The constructors of the layouter classes MinimizerBarnesHut and MinimizerClassic have, besides the graph (network), three parameters controlling properties of the computed layouts: repuExponent, attrExponent, and gravFactor. These parameters correspond to the three types of forces (energies) simulated for computing the layouts: pairwise repulsion between different nodes, pairwise attraction between adjacent nodes (i.e., nodes connected by an edge), and gravitation of each node to the barycenter of the layout.

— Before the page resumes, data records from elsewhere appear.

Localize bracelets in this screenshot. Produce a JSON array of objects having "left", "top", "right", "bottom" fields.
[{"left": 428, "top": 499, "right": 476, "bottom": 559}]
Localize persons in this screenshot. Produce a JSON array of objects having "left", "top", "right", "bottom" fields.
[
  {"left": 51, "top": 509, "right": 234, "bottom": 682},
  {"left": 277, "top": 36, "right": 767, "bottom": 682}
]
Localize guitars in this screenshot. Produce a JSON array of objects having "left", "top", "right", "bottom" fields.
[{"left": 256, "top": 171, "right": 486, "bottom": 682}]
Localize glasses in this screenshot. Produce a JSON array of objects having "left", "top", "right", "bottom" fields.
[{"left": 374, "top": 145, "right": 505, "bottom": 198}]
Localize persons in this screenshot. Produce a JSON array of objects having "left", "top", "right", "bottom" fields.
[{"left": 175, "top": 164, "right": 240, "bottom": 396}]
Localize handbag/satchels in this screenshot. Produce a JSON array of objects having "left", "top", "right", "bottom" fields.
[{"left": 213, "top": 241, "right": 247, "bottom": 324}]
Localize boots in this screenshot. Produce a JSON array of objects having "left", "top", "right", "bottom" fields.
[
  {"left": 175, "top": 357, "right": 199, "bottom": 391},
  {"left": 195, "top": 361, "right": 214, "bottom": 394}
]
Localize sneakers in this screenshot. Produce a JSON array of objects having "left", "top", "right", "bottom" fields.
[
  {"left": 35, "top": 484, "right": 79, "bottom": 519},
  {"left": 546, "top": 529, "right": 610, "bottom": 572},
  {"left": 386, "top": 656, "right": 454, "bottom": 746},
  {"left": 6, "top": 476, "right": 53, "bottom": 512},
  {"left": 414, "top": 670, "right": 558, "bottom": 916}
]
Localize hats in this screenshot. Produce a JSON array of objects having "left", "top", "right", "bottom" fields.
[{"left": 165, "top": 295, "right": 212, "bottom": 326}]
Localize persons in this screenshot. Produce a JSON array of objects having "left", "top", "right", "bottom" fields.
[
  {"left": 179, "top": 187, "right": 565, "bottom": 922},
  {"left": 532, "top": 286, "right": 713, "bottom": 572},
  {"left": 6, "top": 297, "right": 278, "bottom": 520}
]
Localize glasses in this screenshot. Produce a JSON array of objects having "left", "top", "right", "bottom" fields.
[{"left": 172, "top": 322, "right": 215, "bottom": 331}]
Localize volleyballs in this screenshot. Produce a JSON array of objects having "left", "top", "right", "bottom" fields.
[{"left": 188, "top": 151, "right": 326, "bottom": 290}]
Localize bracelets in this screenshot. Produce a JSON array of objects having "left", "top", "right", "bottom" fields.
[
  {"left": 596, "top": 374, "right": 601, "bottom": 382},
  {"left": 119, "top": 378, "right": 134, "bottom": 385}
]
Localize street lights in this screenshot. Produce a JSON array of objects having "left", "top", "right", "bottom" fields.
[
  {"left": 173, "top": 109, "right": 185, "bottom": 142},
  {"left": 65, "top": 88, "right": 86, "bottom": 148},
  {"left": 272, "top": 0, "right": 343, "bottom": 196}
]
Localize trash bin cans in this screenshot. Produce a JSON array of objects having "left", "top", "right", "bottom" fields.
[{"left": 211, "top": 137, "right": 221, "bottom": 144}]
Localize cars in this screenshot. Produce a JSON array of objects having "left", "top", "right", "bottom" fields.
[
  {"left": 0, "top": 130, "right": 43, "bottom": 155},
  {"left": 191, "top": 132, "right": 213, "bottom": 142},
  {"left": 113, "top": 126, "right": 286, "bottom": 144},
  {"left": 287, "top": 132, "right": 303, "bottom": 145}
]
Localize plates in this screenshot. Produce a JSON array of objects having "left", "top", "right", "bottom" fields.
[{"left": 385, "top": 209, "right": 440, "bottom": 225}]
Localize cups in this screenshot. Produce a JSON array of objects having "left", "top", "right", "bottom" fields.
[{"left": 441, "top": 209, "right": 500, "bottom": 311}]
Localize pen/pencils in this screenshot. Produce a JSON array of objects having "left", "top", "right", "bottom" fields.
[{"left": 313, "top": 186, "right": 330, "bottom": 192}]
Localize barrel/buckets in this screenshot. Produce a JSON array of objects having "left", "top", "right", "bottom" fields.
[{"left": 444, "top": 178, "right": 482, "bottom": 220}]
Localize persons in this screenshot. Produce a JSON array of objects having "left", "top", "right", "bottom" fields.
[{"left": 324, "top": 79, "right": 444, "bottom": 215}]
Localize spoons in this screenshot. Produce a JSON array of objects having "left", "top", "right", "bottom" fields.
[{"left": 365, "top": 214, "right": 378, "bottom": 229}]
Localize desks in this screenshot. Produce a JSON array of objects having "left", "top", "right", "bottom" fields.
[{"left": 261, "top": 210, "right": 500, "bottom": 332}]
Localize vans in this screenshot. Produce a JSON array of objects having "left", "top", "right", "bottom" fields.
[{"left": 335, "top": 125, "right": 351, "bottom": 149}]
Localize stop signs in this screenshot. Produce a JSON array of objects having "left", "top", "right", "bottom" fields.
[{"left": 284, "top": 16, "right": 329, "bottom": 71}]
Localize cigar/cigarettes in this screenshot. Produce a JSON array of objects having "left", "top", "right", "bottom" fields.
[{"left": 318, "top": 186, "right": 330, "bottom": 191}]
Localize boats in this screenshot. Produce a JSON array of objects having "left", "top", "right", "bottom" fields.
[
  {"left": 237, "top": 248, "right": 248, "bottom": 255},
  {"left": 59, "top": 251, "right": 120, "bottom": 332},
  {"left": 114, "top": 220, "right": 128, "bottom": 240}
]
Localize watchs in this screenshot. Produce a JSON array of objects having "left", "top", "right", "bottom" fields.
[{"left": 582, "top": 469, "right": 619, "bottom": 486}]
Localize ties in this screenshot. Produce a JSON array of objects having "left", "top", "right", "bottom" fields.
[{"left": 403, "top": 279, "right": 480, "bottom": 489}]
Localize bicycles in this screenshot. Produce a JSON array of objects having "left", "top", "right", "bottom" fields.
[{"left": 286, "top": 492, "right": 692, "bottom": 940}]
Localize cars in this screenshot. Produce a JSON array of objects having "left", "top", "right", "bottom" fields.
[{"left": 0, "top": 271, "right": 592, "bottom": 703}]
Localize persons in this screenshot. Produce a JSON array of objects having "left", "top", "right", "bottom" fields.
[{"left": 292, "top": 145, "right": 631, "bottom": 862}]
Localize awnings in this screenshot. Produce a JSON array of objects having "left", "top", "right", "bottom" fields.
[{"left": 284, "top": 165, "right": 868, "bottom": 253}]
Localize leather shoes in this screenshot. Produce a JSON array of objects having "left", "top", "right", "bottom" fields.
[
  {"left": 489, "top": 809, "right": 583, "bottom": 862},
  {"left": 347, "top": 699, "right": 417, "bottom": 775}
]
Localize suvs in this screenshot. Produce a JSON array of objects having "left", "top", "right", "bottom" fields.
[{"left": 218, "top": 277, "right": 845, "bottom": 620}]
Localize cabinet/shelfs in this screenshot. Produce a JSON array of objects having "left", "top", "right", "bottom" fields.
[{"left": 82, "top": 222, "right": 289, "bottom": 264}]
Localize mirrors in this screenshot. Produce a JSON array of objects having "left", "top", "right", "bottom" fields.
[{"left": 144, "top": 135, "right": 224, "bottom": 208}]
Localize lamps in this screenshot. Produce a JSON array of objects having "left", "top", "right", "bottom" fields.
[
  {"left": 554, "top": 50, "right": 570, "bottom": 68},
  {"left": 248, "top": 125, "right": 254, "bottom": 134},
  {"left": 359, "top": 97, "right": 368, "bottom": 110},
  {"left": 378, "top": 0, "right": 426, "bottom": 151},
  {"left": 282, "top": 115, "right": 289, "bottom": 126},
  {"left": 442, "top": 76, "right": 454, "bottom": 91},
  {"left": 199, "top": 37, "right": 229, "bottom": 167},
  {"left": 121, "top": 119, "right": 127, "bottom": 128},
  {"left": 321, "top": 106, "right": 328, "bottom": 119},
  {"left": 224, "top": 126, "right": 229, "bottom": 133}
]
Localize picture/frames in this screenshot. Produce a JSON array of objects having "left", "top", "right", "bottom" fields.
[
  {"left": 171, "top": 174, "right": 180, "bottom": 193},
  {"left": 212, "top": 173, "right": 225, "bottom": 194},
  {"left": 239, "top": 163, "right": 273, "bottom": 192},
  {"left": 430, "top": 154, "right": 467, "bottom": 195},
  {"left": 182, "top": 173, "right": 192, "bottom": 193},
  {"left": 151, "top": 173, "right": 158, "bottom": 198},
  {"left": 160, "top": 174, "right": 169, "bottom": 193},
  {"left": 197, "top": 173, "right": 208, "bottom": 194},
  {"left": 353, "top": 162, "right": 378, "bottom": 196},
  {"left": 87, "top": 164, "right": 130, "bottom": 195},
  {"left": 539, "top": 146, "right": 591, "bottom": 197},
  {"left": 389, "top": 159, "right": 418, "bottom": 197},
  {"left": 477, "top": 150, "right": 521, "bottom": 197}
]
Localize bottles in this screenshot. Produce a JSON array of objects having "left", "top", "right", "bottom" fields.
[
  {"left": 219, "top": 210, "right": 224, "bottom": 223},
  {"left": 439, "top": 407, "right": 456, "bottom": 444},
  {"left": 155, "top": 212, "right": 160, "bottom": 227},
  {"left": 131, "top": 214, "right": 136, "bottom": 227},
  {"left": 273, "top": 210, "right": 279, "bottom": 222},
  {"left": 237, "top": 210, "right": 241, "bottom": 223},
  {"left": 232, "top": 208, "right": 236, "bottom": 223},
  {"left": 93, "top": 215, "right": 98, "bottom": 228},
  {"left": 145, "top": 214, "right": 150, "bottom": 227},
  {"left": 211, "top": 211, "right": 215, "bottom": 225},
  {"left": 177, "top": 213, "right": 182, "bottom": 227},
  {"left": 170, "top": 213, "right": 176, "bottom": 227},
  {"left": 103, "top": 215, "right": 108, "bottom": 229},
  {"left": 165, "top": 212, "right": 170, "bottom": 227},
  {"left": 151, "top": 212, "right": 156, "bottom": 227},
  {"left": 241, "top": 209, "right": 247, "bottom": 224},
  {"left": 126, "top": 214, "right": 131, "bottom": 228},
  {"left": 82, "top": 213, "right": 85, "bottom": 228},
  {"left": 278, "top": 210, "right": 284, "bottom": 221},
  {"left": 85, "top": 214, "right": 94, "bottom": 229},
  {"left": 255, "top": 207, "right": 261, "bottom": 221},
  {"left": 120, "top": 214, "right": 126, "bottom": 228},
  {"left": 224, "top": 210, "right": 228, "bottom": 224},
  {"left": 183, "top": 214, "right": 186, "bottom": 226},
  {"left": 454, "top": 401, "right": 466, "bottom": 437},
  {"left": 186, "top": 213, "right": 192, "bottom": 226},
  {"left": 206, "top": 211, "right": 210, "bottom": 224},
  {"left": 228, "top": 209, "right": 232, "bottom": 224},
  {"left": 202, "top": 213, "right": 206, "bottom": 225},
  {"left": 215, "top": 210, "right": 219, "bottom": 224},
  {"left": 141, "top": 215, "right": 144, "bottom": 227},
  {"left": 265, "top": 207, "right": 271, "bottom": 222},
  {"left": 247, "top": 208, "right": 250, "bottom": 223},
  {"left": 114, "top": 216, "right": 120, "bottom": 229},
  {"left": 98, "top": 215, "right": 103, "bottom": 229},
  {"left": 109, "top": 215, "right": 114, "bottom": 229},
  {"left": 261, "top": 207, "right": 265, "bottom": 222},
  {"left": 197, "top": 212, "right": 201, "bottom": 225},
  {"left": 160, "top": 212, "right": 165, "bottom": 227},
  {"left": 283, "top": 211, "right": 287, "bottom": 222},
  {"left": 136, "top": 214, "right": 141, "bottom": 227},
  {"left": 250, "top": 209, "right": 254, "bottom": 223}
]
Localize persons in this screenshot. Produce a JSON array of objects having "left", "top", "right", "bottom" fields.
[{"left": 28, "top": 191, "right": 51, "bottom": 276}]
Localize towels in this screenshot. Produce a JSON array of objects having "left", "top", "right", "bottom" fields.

repuExponent is technically the exponent of the node distance in the repulsion energy. (As an exception, the value 0.0 corresponds to logarithmic repulsion.) It controls the uniformity of the node distances in the layout -- the smaller, the more uniform. Typical values are 0.0 (as in the LinLog energy model) or smaller.

attrExponent is technically the exponent of the node distance in the attraction energy. It controls the uniformity of the edge lengths in the layout -- the greater, the more uniform. Typical values are 1.0 (as in the LinLog energy model) or greater.

If the difference attrExponent-repuExponent is 1 or only slightly larger than 1 (as in the LinLog energy model), then the resulting layouts clearly show the density structure (community structure), by grouping densely connected nodes and separating sparsely connected nodes. In most classical energy models, the difference is much greater than 1, e.g. attrExponent==3.0 and repuExponent==0.0 in the classic Fruchterman-Reingold energy model. This distributes the nodes much more uniformly, and thus generally produces more readable layouts, which however reflect the density structure less clearly.

gravFactor is technically the factor of the gravitation energy. It controls how strongly each node is attracted to the barycenter of all nodes in the layout; for example, a value of 1.0 means that its attractions to the barycenter is about as strong as its total attraction to all other nodes (which is usually much too strong). Gravitation distorts the layout, and can be eliminated by setting the gravFactor to 0.0 -- but then, unconnected components of the graph fly away into infinity. If unsure whether the graph has unconnected components, try 0.1 or 0.05 first before decreasing to 0.005 or 0.0.

The parameters repuExponent and attrExponent are also mentioned in the articles

• A. Noack. Energy Models for Graph Clustering, Journal of Graph Algorithms and Applications, 11(2):453-480, 2007.
• A. Noack. Modularity Clustering is Force-Directed Layout, Preprint arXiv:0807.4052, 2008.